What is being asked: When you reach the line that contains "Four Pillars of Good Sleep Hygiene for Kids", please begin copying, and carry on exactly to the last line of the material, leaving out every picture.

Segment Start: Records to process

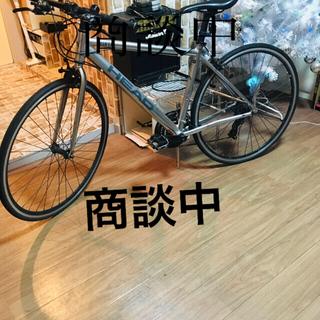 ヘッド(HEAD)のHEAD CROSS BIRTH  クロスバイク(自転車本体)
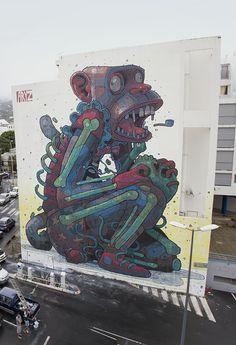 this isn't happiness™ Peteski #mural #monkey
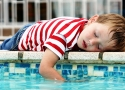 Four Pillars of Good Sleep Hygiene for Kids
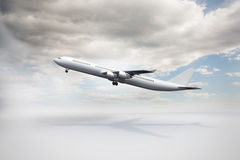 3D plane taking off. Kind of amazing Side view of a 3D plane taking off Royalty Free Stock Photography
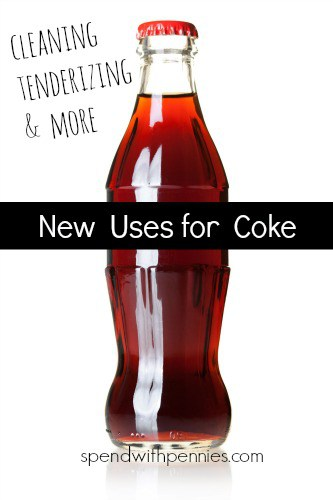 new uses for coke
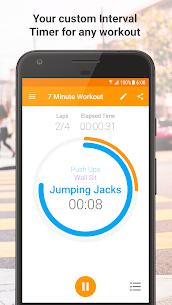Exercise Timer Premium MOD APK 1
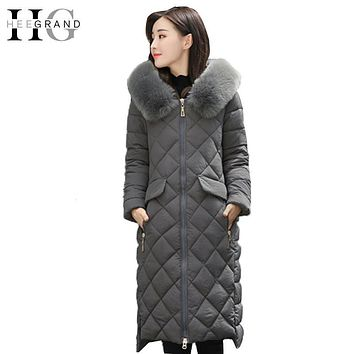 HEE GRAND 2017 Women Winter coat Long Warm Parkas Fur Collar Furry Hooded Outwear Diamond Quilted Parka Padded Jacket WWM1652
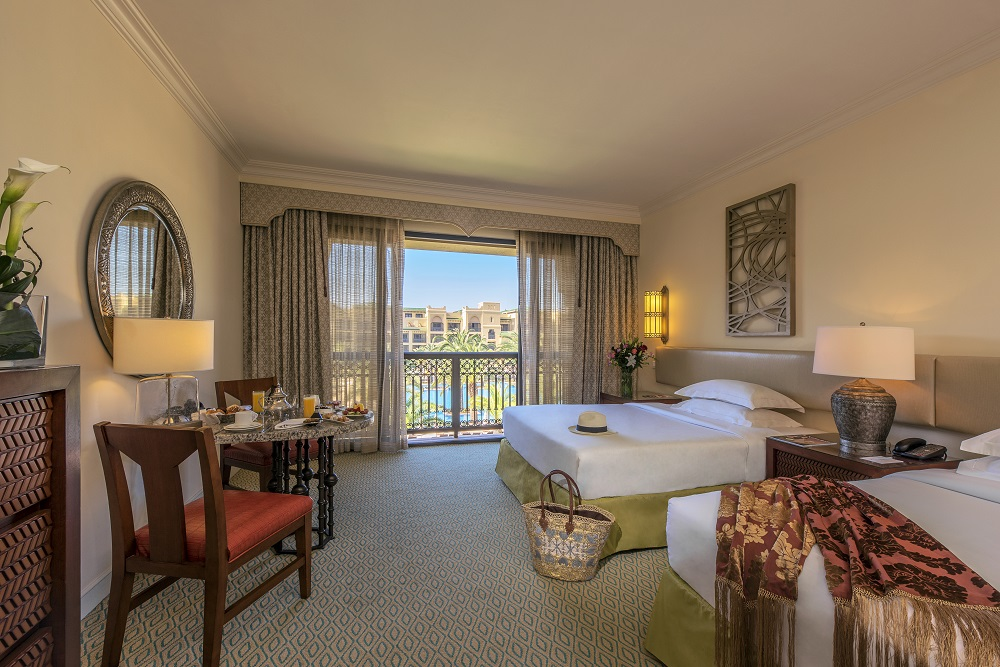Une chambre de l'hôtel de Mazagan Beach Resort.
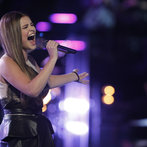 """THE VOICE -- """"Live Show"""" Episode 519A -- Pictured: Jacquie Lee -- (Photo by: Trae Patton/NBC)"""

Segment End: Records to process

Result of this exercise:
 Four Pillars of Good Sleep Hygiene for Kids
 3D plane taking off. Kind of amazing Side view of a 3D plane taking off Royalty Free Stock Photography
 new uses for coke
Exercise Timer Premium MOD APK 1
 HEE GRAND 2017 Women Winter coat Long Warm Parkas Fur Collar Furry Hooded Outwear Diamond Quilted Parka Padded Jacket WWM1652
Une chambre de l'hôtel de Mazagan Beach Resort.
 """THE VOICE -- """"Live Show"""" Episode 519A -- Pictured: Jacquie Lee -- (Photo by: Trae Patton/NBC)"""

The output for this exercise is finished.